City of Mingo Junction v. Sheline

Decision Date19 June 1935
Docket Number25204.
PartiesCITY OF MINGO JUNCTION v. SHELINE.
CourtOhio Supreme Court

Error to Court of Appeals, Jefferson County.

Action by one Sheline, administratrix, against the City of Mingo Junction. To review a judgment of the Court of Appeals, which reversed a judgment for the defendant, the defendant brings error.-[Editorial Statement.]

Judgment of the Court of Appeals reversed, and judgment of the Court of Common Pleas affirmed.

The decedent's administratrix brought this action against the city of Mingo Junction for injuries resulting in the death of the decedent caused by a coasting accident on one of the streets of the city. The decedent was a boy about fifteen years of age, the accident occurring on March 7, 1932. The case was tried before a court and a jury. At the close of the plaintiff's evidence, the court directed a verdict in favor of the defendant city. This was followed by a judgment in the city's favor. Error was instituted in the Court of Appeals. That court reversed the trial court for two reasons First, that it erred in directing the verdict; and second because of the ‘ exclusion of competent evidence.’ The case is here on an order of certification made by this court.

A brief résumé of the facts is necessary in order to determine whether the trial court erred in directing a verdict. At Murdock street, in the city of Mingo Junction two barriers were placed across the street, one at its junction with Sinclair street and the other at its junction with Union street. About four o'clock in the afternoon on the day of the accident, a garbage collector in the employ of the city was directed by the city's service director to place the barriers across Murdock street for the purpose of preventing traffic thereon and to provide a coasting place for the pleasure of its citizens. These barriers were erected between 4 and 4:30 p. m., and red warning lights were placed upon them. While constructing these barriers, this city employee, and an assistant who was not in the employ of the city, saw an automobile parked at the curb on Murdock street at a point somewhere between the barriers. This automobile was the property of one Dale Quillen, and was parked in front of his mother's house. None of the city officials had notice or knowledge of this parked automobile. The coasting place was covered with snow and ice. At about eight o'clock on the evening of the same day, after dark, the decedent, with other boys, assembled at the upper barrier and from that point began to coast. There were street lights in the vicinity, but the testimony tends to show that the automobile could not be discerned by the coasters, because of the glow made by a street lamp on the snow and ice, until after the boys had started their coasting. There was no testimony tending to prove that the parked automobile had its lamps lighted. The decedent's sled, while coasting struck the rear end of the automobile parked at the curb and decedent died from his injuries received from the collision. Hence the law suit.

GOAL » Please copy word for word the part of the Mingo Junction case starting at "Error to Court" and ending at "Common Pleas affirmed.".

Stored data
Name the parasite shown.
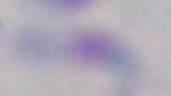
This is Toxoplasma gondii.

Summary:
  - Modality: micrograph
  - Magnification: 1000x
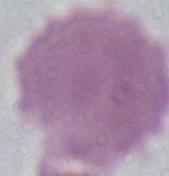

Summary:
  - Modality: photomicrograph
  - Magnification: 1000x
  - Identification: erythrocyte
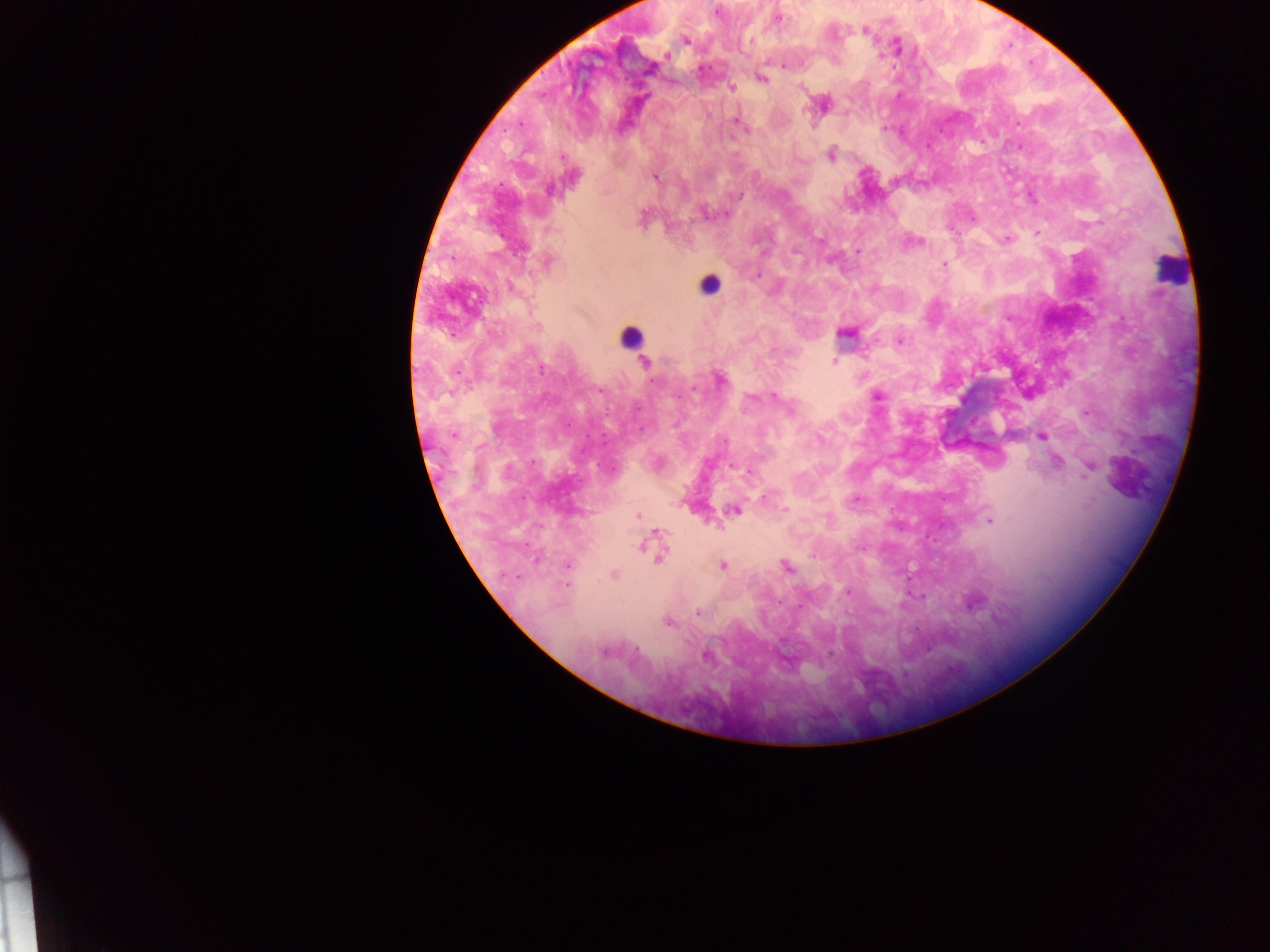
image size = 1270×952 pixels
leukocyte locations = approximate centers as (x, y) in pixels: (1169, 270), (710, 285), (631, 337)
field of view = single
preparation = thick blood film
capture = mobile-phone photograph through a microscope
Plasmodium parasite locations = approximate centers as (x, y) in pixels: (778, 18), (865, 30), (686, 40), (666, 55), (761, 79), (732, 87), (736, 121), (831, 156), (562, 157), (655, 177), (739, 197), (725, 214), (1037, 232), (819, 239), (1006, 239), (794, 251), (858, 251), (548, 262), (944, 264), (757, 275), (510, 286), (900, 341), (834, 361), (644, 362), (720, 379), (694, 390), (878, 397), (751, 398), (789, 408), (640, 429), (454, 434), (1041, 437), (726, 441), (1058, 461), (534, 462), (731, 465), (1088, 470), (750, 471), (763, 498), (855, 500), (784, 509), (734, 511), (637, 515), (989, 521), (658, 531), (640, 547), (859, 548), (813, 556), (660, 559), (567, 565), (723, 565), (787, 566), (614, 574), (566, 584), (848, 592), (780, 603), (698, 612), (668, 622), (604, 652), (706, 657)
country = Ghana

RESULT BELOW »
Error to Court of Appeals, Jefferson County.

Action by one Sheline, administratrix, against the City of Mingo Junction. To review a judgment of the Court of Appeals, which reversed a judgment for the defendant, the defendant brings error.-[Editorial Statement.]

Judgment of the Court of Appeals reversed, and judgment of the Court of Common Pleas affirmed.